Ace - 2012-08-13 15:52:32

*Podchodzi do jeziora, zaczyna pić wodę. Nagle zauważa zająca.*

Wiliam - 2012-08-13 16:36:09

*Przyszedł tutaj. Podszedł do rzeki. Napił się wody i westchnął.Jeszcze odpłaci się temu człowiekowi, co go zabrał! Tylko znowu by nie chciał trafić do klatki...Nawet, jeśli działa z Ami to i tak go złapie. Wskoczył do rzeki i zaczął się chlapać.  Tak się pobawił, że prawie zapomniał o problemach z tym człowiekiem. Podniósł głowę, bo usłyszał, a raczej wyczuł kogoś. A, to jest tylko Ace, Golden Retriever. Podszedł do niego.*
- Witaj, Ace. *jego głos wydawał się przerywać szum wody w jeziorze, lecz tak naprawdę było słychać i jego, i fale w jeziorze.* - Co tam u ciebie?

Ace - 2012-08-13 16:42:23

-A nic, zastanawiałem się co tam u... A nieważne. Właśnie miałem iść na spacer.
*Nie chciał wymówić imienia kotki ze stada nieprzyjaznego Stadu Jasnego Światła.*

Ami - 2012-08-15 14:35:21

*Przybiegła tutaj szybko.*
-Wi..Wiliam...złapano Taishę, tą z Czerwonej Iskry... i to jeszcze ten porywacz ją złapał...*szybko wymawiała ze szczegółami.*

Wiliam - 2012-08-15 17:11:58

*Wiliam ze spokojem odpowiedział:*
- Wiem, mam nawet pomysł, co robić, ale muszę to zrobić sam. *szybko pobiegł do miasta. Gdy tam dotarł, stanął przed porywaczem. Złapał go, i zabrał do Schroniska.*
z.t.

Ace - 2012-08-16 16:27:19

*Pobiegł za Williamem i porywaczem. Dotarł do schroniska.*
Z.t.

Ami - 2012-08-18 17:47:21

*Wrócili ze schroniska. Wiliam położył szczenię na trawie, a ono podniosło łapki i zaszczekało przyjaźnie, a Ami położyła Kotkę. Wstała, podeszła do szczeniaka i przytuliła go mrucząc.*
//Nie chce mi się pisać[znowu], jak nadali im imiona, ale kotka nazywa się:Shine a szczeniak:Hadi.//

Swahili - 2012-08-28 07:50:32

*Przybiega dysząc.*
-Ace! Wiliam! Stado Czerwonej Iskry szykuje wojnę! Musicie się przygotować!

__ZAWARTOŚĆ MATERIAŁU__.
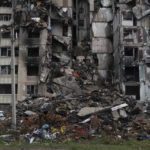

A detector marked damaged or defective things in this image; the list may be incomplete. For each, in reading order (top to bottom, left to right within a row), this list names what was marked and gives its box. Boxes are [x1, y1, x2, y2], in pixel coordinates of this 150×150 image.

damaged apartment building [0, 0, 150, 108]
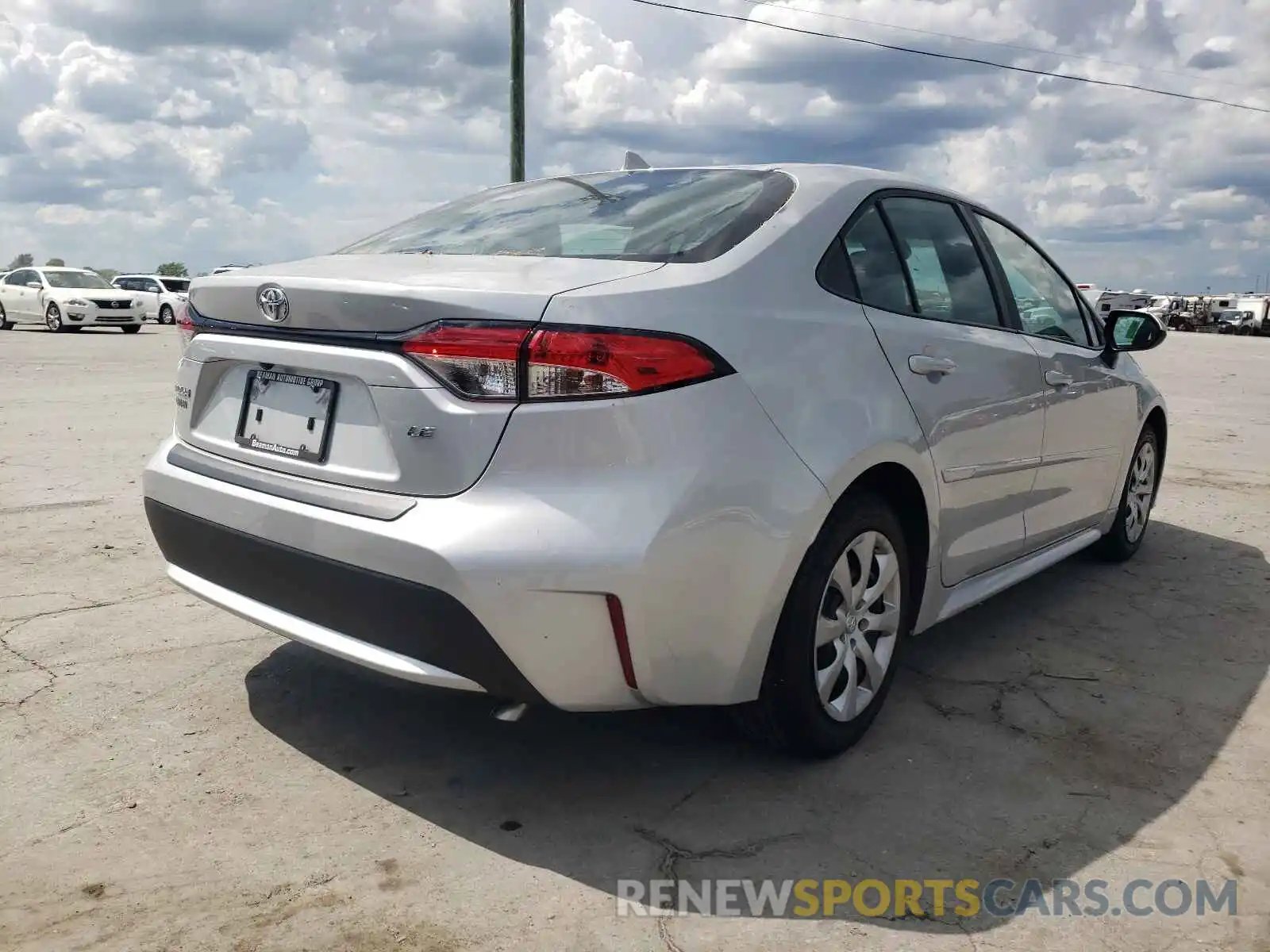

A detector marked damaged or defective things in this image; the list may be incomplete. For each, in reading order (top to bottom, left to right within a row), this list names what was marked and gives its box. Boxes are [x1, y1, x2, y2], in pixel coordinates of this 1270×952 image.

cracked concrete pavement [2, 324, 1270, 949]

__WYKORZYSTAJ INFORMACJE__.
• 1. Przepisz wiernie z opowieści o zwierzętach nad jeziorem fragment od słów „Ace - 2012-08-16 16:27:19” aż do słów „Musicie się przygotować!” włącznie.
• 2. Dopisz dalszy ciąg opowieści o zwierzętach nad jeziorem, zaczynając bezpośrednio po ostatnim wpisie.

__WYNIKI ĆWICZENIA__.
• 1.
Ace - 2012-08-16 16:27:19

*Pobiegł za Williamem i porywaczem. Dotarł do schroniska.*
Z.t.

Ami - 2012-08-18 17:47:21

*Wrócili ze schroniska. Wiliam położył szczenię na trawie, a ono podniosło łapki i zaszczekało przyjaźnie, a Ami położyła Kotkę. Wstała, podeszła do szczeniaka i przytuliła go mrucząc.*
//Nie chce mi się pisać[znowu], jak nadali im imiona, ale kotka nazywa się:Shine a szczeniak:Hadi.//

Swahili - 2012-08-28 07:50:32

*Przybiega dysząc.*
-Ace! Wiliam! Stado Czerwonej Iskry szykuje wojnę! Musicie się przygotować!

• 2.
Serpeen - 2012-08-28 09:02:50

*przybyła tu niezauważona, skradając się. Ukryła się w szarym kącie. Podsłuchała Swach to zdanie jej wystarczyło. Pobiegła do Taishy*

z.t

Swahili - 2012-08-28 18:43:10

*Przypomniała sobie jeszcze o Stadzie Białego Kwiatu Lotosu. Przecież mogli również to stado zaatakować!*
-Ami, ty też lepiej uważaj, nie wiadomo, co zrobią. Nie wrócę tam. Właśnie rozpadło się stado Błękitnej Łzy i to właśnie przez nie.

Ami - 2012-08-28 19:13:34

//+ Swah, nie martw się, stado BŁ nie rozpadło się, tylko jest pod niewolą, jak kiedyś Polska xD Zależało mi tylko na bitwie, bo ani jednego wątku w Arenach nie było. I Błękitna Łza się odbuduje, tylko najpierw potrzeba bochatera *patrzy się tak :cojapacze: na Swah* I to chyba ty. //
-O rety! Pomożesz nam, Swah? Damy radę! Poprosimy jeszcze psy ze stada Ciemnego Liścia! I Swah *popatrzyła na nią.* Chcesz być w Białym Kwiacie Lotosu Jako Strażnik/Wojownik?

Swahili - 2012-08-28 19:15:45

*Pomyślała chwilę.*
-A czy aby nie jestem za... młoda?

Ami - 2012-08-28 19:44:14

-Nie, masz wiek dobry. To chcesz być Strażnikiem czy Wojownikiem? Jesteśmy dobrzy, i kolegujemy się z Psami.

Swahili - 2012-08-28 19:58:35

-Wolę być strażnikiem, jakoś nie pociąga mnie wojowanie.
*Uśmiechnęła się. Wolała być z kimś, kto jest do niej podobny.*

Ami - 2012-08-28 20:25:51

//To dodaj w zapisach, że jesteś teraz w BKL lub przenieś post.//
*Spojrzała na Wiliama.*
Wiliam - Może i byłaś z CI, ale wierzę ci. Wojownicy! Trenujcie stada[BKL, bo Ami szybko zawołała je i JŚ], i weźcie jednego strażnika, by przyprowadził tu stado CL. Chcemy zawrzeć sojusz w wojnie. Ja przemyślę parę rzeczy.*Stanął na skale i zamknął oczy. Jego futro lekko szarpało powietrze.*

Tume - 2013-01-26 19:18:20

Przyszedł tu po pwenym czasie. Pomyślał o Wiliamie. Dawno go nie widział, lecz wiedział, że pies jest dobrym Alfą i wojownikiem. Przypomniał mu się nastoletni trening z nim. Przez jeszcze większą wojnę z OK i głównie z CI rzadko się spotykali. Sytuacja już trochę się uspokoiła, ale dobre psy i koty męczyła myśl, że powstanie jeszcze większa wojna.

Wiliam - 2013-01-26 19:34:55

Przechodził tu, gdy usłyszał innego psa. Zaczął się skradać i warknął, lecz gdy zobaczył Tume uniósł się.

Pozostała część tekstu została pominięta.